== SET TASK ==
Reproduce the entire listing below word for word, leaving out the pictures.

-- Start INFORMATION PROVIDED --

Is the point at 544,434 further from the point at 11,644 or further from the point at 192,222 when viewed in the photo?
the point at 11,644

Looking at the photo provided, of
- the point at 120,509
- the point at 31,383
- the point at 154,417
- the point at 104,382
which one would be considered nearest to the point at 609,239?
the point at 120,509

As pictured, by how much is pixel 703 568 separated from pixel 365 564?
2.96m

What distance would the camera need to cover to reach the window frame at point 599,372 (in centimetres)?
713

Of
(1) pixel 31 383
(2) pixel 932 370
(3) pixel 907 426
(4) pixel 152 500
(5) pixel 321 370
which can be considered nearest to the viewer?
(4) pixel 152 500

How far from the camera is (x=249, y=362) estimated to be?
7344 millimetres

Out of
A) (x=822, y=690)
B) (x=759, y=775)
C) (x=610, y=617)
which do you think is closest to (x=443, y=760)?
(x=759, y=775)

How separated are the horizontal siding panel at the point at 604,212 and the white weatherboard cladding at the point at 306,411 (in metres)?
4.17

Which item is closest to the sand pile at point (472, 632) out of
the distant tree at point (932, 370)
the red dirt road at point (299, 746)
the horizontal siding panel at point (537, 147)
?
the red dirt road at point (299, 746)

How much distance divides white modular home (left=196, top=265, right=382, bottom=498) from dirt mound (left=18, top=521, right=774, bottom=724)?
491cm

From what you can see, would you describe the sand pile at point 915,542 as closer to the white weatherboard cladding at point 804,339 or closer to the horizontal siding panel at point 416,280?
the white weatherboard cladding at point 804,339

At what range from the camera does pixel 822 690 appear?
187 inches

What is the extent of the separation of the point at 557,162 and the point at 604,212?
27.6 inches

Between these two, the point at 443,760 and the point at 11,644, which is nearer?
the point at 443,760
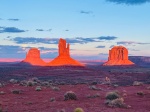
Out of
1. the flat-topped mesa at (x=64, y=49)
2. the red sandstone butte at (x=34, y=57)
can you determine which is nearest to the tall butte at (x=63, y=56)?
the flat-topped mesa at (x=64, y=49)

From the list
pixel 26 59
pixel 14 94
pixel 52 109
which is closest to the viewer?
pixel 52 109

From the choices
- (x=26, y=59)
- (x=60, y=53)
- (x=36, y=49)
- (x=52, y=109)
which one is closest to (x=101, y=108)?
(x=52, y=109)

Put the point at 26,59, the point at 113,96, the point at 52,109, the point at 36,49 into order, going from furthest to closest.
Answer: the point at 26,59
the point at 36,49
the point at 113,96
the point at 52,109

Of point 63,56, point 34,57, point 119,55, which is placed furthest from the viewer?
point 34,57

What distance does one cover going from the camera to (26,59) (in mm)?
168375

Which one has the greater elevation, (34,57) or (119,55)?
(119,55)

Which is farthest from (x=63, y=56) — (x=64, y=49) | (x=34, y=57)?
(x=34, y=57)

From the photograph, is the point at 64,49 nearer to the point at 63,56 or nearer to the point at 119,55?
the point at 63,56

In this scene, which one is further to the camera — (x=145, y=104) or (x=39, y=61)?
(x=39, y=61)

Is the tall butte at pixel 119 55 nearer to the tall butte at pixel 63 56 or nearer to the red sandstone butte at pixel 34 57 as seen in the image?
the red sandstone butte at pixel 34 57

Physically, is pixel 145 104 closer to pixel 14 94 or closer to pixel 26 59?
pixel 14 94

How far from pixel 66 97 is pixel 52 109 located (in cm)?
427

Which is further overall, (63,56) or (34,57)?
(34,57)

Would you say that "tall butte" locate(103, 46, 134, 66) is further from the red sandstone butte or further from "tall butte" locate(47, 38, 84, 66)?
"tall butte" locate(47, 38, 84, 66)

-- End INFORMATION PROVIDED --

== EXERCISE RESULT ==
Is the point at 544,434 further from the point at 11,644 or further from the point at 192,222 when viewed in the photo?
the point at 11,644

Looking at the photo provided, of
- the point at 120,509
- the point at 31,383
- the point at 154,417
- the point at 104,382
which one would be considered nearest to the point at 609,239?
the point at 120,509

As pictured, by how much is pixel 703 568 separated from pixel 365 564?
2.96m

What distance would the camera need to cover to reach the window frame at point 599,372 (in centimetres)?
713

Of
(1) pixel 31 383
(2) pixel 932 370
(3) pixel 907 426
(4) pixel 152 500
(5) pixel 321 370
which can be considered nearest to the viewer?
(4) pixel 152 500

How far from the camera is (x=249, y=362) estimated to be?
7344 millimetres

Out of
A) (x=822, y=690)
B) (x=759, y=775)
C) (x=610, y=617)
which do you think is closest to (x=443, y=760)?
(x=759, y=775)

How separated are the horizontal siding panel at the point at 604,212 and the white weatherboard cladding at the point at 306,411 (in metres)?
4.17

Which item is closest to the sand pile at point (472, 632) out of
the distant tree at point (932, 370)
the red dirt road at point (299, 746)
the horizontal siding panel at point (537, 147)
?
the red dirt road at point (299, 746)

How much distance divides white modular home (left=196, top=265, right=382, bottom=498) from dirt mound (left=18, top=521, right=774, bottom=724)?
491cm

From what you can see, would you describe the sand pile at point 915,542 as closer to the white weatherboard cladding at point 804,339 or closer to the horizontal siding panel at point 416,280?
the white weatherboard cladding at point 804,339

At what range from the camera does pixel 822 690 appear?
187 inches

What is the extent of the separation of the point at 557,162 and the point at 604,212?
27.6 inches

Between these two, the point at 443,760 and the point at 11,644, which is nearer?
the point at 443,760
Out of
1. the flat-topped mesa at (x=64, y=49)
2. the red sandstone butte at (x=34, y=57)
can you determine which is nearest to the tall butte at (x=63, y=56)?
the flat-topped mesa at (x=64, y=49)

From the list
pixel 26 59
pixel 14 94
pixel 52 109
which is closest to the viewer?
pixel 52 109

From the choices
- (x=26, y=59)
- (x=60, y=53)
- (x=36, y=49)
- (x=52, y=109)
which one is closest to (x=101, y=108)?
(x=52, y=109)

Put the point at 26,59, the point at 113,96, the point at 52,109, the point at 36,49 into order, going from furthest to closest.
Answer: the point at 26,59
the point at 36,49
the point at 113,96
the point at 52,109

Of point 63,56, point 34,57, point 119,55, which is placed furthest from the viewer?
point 34,57

What distance does one cover going from the camera to (26,59) (in mm)?
168375

Which one has the greater elevation, (34,57) or (119,55)?
(119,55)

Which is farthest from (x=63, y=56) — (x=64, y=49) | (x=34, y=57)?
(x=34, y=57)

From the photograph, is the point at 64,49 nearer to the point at 63,56 or nearer to the point at 119,55?
the point at 63,56

In this scene, which one is further to the camera — (x=145, y=104) or (x=39, y=61)?
(x=39, y=61)

Is the tall butte at pixel 119 55 nearer to the tall butte at pixel 63 56 or nearer to the red sandstone butte at pixel 34 57 as seen in the image?
the red sandstone butte at pixel 34 57

Physically, is pixel 145 104 closer to pixel 14 94 or closer to pixel 26 59?
pixel 14 94

How far from pixel 66 97 is pixel 52 109 located (in cm)?
427

Which is further overall, (63,56) or (34,57)?
(34,57)

Would you say that "tall butte" locate(103, 46, 134, 66) is further from the red sandstone butte or further from "tall butte" locate(47, 38, 84, 66)?
"tall butte" locate(47, 38, 84, 66)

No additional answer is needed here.